Is regional development agency Advantage West Midlands delivering much of an advantage to the region's commercial property market? David Thame investigates

When it comes to who has been one of the most active players in the region's commercial and particularly industrial property market in recent years, it might be a surprise to many to learn that the answer is actually one of the government's nine regional development agencies, namely Advantage West Midlands (AWM).

Its ambitious programme of buying up huge chunks of West Midlands real estate - often at prices well above market rates, according to some observers - in order to kick-start the regeneration of brownfield sites has caused more than a stir among the region's property players in recent times.

The grumbling - and it often has been grumbling - on the part of the industry has essentially been built on the feeling that the free market should have been left to decide what happened to these sites and who developed them. And what's more, with so many sites under its wing, critics said there was no way that AWM would be able to bring all the sites to fruition at the same time. It was inevitable that some prime sites would remain undeveloped.

Has the grumbling been justified? Some would certainly argue that they told you so now that the sale of most of AWM's 1,200 acre property portfolio is being considered by agency bosses. The move comes as pressure on the agency to see action on some of its larger sites - not least the 100 acre Ansty site at Coventry - grows stronger.

A tightening of the agency's £3300m budget has meant that some schemes haven't won the funding they expected. AWM admitted in April that its budget for the year was largely committed. Informal indications that projects would win support did not, as a result, turn into cheques.

In the circumstances it's hardly surprising that AWM hasn't won universal praise. Far from it. No less a figure than Birmingham City Council's cabinet member for regeneration blamed "weak management" at the agency for the financial problems which, he said, slowed or halted development in the city's Eastside and North Solihull.

Getting development going on AWM's 1,200 acre property portfolio was always going to be tricky. The agency's job is, as we have already touched on, to attempt to revive the sites that the private sector might otherwise neglect.

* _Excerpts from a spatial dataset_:
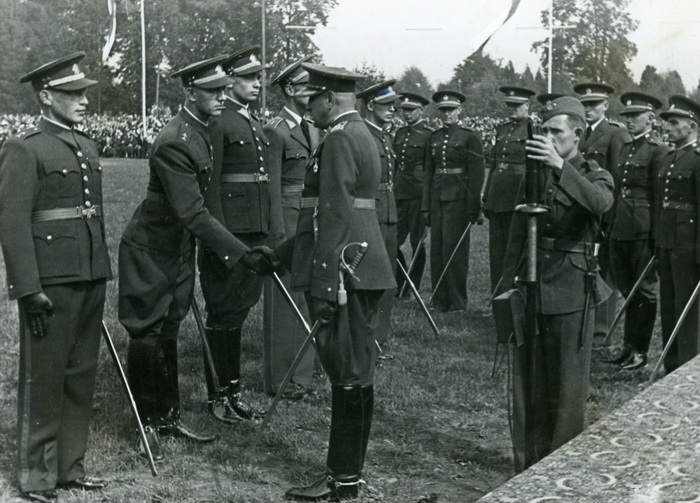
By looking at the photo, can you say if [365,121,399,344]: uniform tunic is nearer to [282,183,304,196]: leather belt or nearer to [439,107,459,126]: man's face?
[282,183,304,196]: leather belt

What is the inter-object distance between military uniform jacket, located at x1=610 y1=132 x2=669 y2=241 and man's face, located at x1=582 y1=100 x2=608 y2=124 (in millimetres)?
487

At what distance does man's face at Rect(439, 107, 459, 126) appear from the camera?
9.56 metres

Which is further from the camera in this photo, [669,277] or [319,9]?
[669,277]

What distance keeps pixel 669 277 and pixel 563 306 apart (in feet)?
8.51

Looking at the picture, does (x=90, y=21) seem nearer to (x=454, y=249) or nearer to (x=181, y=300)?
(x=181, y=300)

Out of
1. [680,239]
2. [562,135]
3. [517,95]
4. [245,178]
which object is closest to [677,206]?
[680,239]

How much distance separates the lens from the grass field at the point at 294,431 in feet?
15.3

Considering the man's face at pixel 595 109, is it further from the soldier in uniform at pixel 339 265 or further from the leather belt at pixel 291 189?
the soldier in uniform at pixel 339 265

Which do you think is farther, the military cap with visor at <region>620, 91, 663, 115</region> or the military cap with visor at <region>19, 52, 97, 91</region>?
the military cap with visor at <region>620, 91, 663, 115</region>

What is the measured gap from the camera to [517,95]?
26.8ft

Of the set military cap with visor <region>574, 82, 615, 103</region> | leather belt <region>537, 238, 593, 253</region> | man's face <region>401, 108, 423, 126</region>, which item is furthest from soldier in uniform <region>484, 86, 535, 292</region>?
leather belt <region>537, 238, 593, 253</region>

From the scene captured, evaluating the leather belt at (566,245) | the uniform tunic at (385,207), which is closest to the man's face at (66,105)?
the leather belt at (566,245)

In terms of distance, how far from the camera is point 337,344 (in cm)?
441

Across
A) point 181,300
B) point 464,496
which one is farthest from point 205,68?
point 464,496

* _PROBLEMS AND TASKS_:
[a] Using the article on Advantage West Midlands, answer these:
(i) How many regional development agencies does the government have?
(ii) How many acres does the Ansty site at Coventry cover?
(iii) In which month did the agency admit that its budget for the year was largely committed?
[b] From the article on Advantage West Midlands, pull out the passage from "A tightening of" up to and including "might otherwise neglect.", word for word.
[c] Extend the article on Advantage West Midlands, picking up after its final sentence.

* _TASK-BY-TASK ANSWERS_:
[a]
(i) Nine
(ii) 100 acres
(iii) April

[b]
A tightening of the agency's £3300m budget has meant that some schemes haven't won the funding they expected. AWM admitted in April that its budget for the year was largely committed. Informal indications that projects would win support did not, as a result, turn into cheques.

In the circumstances it's hardly surprising that AWM hasn't won universal praise. Far from it. No less a figure than Birmingham City Council's cabinet member for regeneration blamed "weak management" at the agency for the financial problems which, he said, slowed or halted development in the city's Eastside and North Solihull.

Getting development going on AWM's 1,200 acre property portfolio was always going to be tricky. The agency's job is, as we have already touched on, to attempt to revive the sites that the private sector might otherwise neglect.

[c]
Sometimes that simply takes time and patience. The North Staffordshire Regeneration Zone focused on a 288 acre site in the Chatterley Valley will take time to plan. The area's regeneration hopes also depend on ministers agreeing to the creation of a so-called "special delivery vehicle" to implement the plans. Since ministers like to take their time to ponder such complexities nobody is expecting action any time soon.
The government's National Audit Office warned that regional development agencies (RDAs) in general aren't delivering as much as they should, because of bureaucracy. And, according to researchers at business consultancy Ernst & Young (E&Y), the nine English RDAs are almost constitutionally incapable of the kind of bold decision making that property development requires.

The experts at E&Y say the RDAs are too weak to deliver major property projects and that senior officers are scared of making big decisions. Sites get trapped in an "options loop" as the agency considers, re-considers and considers again all the exciting things it could do with its land. In the meantime nothing much happens. Fear of getting it wrong and natural apprehension slow things down even more.

AWM is one of the agencies now being advised by E&Y - so options loops and fear of failure should no longer be problems - but private sector observers still detect weaknesses in the public sector's position. Developer St Modwen has worked with local authorities the length and breadth of the UK and is in talks with AWM about the mighty Longbridge site. Chairman Anthony Glossop doesn't want to point the finger at any particular agencies, but agrees with E&Y that the public sector struggles to get property development right.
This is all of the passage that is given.